La Société civile béninoise se fourvoie-t-elle ? C’est la question que se posent depuis vendredi 4 septembre 2020, les observateurs de la vie politique béninoise  après la lecture des recommandations issues de sa rencontre sur le thème « Réflexions de la société civile sur les pré-requis pour une élection apaisée en 2021 ». En effet, 16 organisations de la Société civile signataires du présent document exigent «à très court terme », «la suppression pure et simple du système du parrainage et l’ouverture du scrutin présidentiel à tout (es) les Béninois (es) capables et ayant de l’ambition pour leur pays». « A moyen terme», elles demandent « la revue des réformes politiques de manière inclusive avec l’implication de toutes les parties prenantes (partis politiques de la mouvance et de l’opposition, Société civile, universitaires, etc.)». Elles exigent également «le retrait au Ministère de l’intérieur de la validation de la création des partis politiques et la revue du mécanisme d’enregistrement des partis politiques conformément aux instruments internationaux en matière d’élection dont le Bénin est partie notamment la Charte africaine de la démocratie, des élections et de la gouvernance et le protocole A/Sp1/12/01 sur la démocratie et le bonne gouvernance additionnel au Protocole relatif au mécanisme de prévention, de gestion, de règlement des conflits, de maintien de la paix et de la sécurité ». En estimant que l’application en l’état du principe du parrainage le rend chrysogène et lui confère un potentiel d’élément déclencheur de violences lors de la Présidentielle de 2021, la Société civile met en exergue la contradiction qui la caractérise concernant la réforme du système partisan. Cette réforme vise notamment à rendre les partis politiques forts et non les acteurs politiques.
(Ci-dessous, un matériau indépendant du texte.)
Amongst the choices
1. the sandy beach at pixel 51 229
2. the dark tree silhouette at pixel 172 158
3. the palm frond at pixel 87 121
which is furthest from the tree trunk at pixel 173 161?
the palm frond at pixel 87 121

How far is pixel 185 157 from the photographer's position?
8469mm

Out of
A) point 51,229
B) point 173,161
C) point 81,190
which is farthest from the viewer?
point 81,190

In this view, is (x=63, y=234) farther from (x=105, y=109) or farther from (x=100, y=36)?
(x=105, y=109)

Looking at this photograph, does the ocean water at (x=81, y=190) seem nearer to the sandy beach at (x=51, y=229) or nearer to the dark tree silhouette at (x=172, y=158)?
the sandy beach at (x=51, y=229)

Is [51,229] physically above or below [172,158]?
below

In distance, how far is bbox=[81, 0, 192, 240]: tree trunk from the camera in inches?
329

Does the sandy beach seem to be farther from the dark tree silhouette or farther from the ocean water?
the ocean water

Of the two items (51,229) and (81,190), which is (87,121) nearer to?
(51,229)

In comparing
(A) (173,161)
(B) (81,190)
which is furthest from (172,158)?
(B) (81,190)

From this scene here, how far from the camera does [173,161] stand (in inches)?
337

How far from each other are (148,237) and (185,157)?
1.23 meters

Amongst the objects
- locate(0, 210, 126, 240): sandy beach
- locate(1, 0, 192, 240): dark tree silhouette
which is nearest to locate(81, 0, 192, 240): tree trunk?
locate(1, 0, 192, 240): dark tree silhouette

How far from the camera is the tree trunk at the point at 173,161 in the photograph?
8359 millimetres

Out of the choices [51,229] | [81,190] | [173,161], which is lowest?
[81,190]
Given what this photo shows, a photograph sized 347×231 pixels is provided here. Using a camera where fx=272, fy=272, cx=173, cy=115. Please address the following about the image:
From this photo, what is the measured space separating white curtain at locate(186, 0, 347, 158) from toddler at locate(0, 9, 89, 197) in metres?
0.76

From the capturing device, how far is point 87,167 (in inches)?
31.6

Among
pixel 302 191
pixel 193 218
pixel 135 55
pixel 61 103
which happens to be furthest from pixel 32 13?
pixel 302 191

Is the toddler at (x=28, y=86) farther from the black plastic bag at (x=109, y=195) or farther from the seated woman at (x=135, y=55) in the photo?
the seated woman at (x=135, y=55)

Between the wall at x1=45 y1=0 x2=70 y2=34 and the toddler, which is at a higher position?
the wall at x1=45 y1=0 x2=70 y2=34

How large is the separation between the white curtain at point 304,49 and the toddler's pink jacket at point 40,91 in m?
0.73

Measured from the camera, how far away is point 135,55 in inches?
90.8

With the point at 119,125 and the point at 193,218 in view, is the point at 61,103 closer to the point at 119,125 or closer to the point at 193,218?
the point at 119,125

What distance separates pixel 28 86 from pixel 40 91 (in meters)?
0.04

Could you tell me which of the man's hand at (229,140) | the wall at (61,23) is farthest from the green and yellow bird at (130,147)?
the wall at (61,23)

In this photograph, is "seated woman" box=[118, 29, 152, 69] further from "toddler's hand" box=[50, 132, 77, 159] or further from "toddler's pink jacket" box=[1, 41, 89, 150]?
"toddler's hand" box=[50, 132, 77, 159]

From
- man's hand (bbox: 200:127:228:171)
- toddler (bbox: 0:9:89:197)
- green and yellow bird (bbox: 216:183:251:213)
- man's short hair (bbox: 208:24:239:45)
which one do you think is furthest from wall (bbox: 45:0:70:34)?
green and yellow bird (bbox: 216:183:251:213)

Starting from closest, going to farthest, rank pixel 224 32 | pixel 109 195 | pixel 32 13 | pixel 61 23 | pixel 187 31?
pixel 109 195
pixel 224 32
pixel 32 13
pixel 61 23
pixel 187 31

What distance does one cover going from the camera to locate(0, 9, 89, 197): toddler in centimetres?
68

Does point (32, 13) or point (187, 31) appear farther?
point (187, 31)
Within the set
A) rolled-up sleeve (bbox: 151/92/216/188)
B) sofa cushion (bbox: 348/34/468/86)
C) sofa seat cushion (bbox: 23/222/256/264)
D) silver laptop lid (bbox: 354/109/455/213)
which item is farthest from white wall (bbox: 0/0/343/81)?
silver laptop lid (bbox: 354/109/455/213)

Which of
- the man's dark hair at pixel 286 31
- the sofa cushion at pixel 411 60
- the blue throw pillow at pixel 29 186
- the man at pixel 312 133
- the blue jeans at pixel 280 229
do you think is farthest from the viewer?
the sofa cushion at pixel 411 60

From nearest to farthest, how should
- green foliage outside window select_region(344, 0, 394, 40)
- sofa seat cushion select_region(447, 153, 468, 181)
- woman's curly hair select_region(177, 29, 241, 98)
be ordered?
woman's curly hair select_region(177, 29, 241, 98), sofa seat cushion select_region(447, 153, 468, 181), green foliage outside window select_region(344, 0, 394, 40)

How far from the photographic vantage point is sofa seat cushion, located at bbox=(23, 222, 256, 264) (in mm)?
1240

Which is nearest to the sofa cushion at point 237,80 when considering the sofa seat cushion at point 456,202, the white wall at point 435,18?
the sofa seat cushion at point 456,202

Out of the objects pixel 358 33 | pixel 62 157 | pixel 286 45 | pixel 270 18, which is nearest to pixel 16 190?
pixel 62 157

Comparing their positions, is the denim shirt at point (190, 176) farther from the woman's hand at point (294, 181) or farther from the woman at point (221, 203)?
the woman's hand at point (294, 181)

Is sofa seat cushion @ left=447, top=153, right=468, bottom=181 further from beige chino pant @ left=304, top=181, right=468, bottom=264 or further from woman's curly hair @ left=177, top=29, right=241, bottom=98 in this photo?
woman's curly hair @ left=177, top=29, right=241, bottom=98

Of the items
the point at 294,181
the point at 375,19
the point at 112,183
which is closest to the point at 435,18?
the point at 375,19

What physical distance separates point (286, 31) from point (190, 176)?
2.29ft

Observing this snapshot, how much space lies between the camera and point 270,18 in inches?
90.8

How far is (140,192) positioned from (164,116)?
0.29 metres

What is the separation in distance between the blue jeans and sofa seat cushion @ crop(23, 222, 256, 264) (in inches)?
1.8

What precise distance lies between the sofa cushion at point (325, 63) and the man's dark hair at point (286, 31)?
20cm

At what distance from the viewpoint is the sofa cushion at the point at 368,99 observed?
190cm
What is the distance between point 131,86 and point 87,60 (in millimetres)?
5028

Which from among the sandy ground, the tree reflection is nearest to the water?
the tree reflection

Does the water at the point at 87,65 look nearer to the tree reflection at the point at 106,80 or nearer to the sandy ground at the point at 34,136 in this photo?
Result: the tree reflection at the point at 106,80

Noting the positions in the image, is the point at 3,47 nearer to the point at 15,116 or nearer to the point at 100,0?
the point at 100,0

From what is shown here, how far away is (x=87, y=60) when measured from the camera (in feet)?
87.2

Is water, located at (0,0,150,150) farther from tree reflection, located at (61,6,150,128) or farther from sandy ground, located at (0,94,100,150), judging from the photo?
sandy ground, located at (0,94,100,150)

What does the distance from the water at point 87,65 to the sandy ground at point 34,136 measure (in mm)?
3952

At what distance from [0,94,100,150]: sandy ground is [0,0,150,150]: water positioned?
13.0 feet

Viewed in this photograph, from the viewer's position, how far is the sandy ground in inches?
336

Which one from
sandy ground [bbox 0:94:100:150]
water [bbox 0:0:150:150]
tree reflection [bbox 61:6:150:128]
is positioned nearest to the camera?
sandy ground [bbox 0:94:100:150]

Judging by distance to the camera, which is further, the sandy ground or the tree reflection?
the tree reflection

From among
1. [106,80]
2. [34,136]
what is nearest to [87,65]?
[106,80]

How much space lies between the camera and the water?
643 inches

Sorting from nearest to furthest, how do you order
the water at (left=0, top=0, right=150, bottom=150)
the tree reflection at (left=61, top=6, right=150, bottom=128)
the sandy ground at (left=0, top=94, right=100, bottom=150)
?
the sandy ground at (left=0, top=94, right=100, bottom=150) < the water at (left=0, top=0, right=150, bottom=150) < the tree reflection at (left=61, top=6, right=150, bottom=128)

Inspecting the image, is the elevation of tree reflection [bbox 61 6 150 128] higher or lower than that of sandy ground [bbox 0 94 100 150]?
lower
Il a été voté par les députés qui sont des représentants du peuple en novembre 2019. Si le principe du parrainage trahirait la mission à lui conférée, les représentants du peuple à l’hémicycle y compris ceux se réclamant aujourd’hui de l’opposition n’allaient pas l’adopter. Ce texte qui gêne si tant est quand-même adopté par plusieurs pays tant de vieilles démocraties que de démocraties nouvelles et établies. Le retirer du Code électoral, c’est remettre en cause la réforme du système partisan qui constitue une grande avancée pour le Bénin.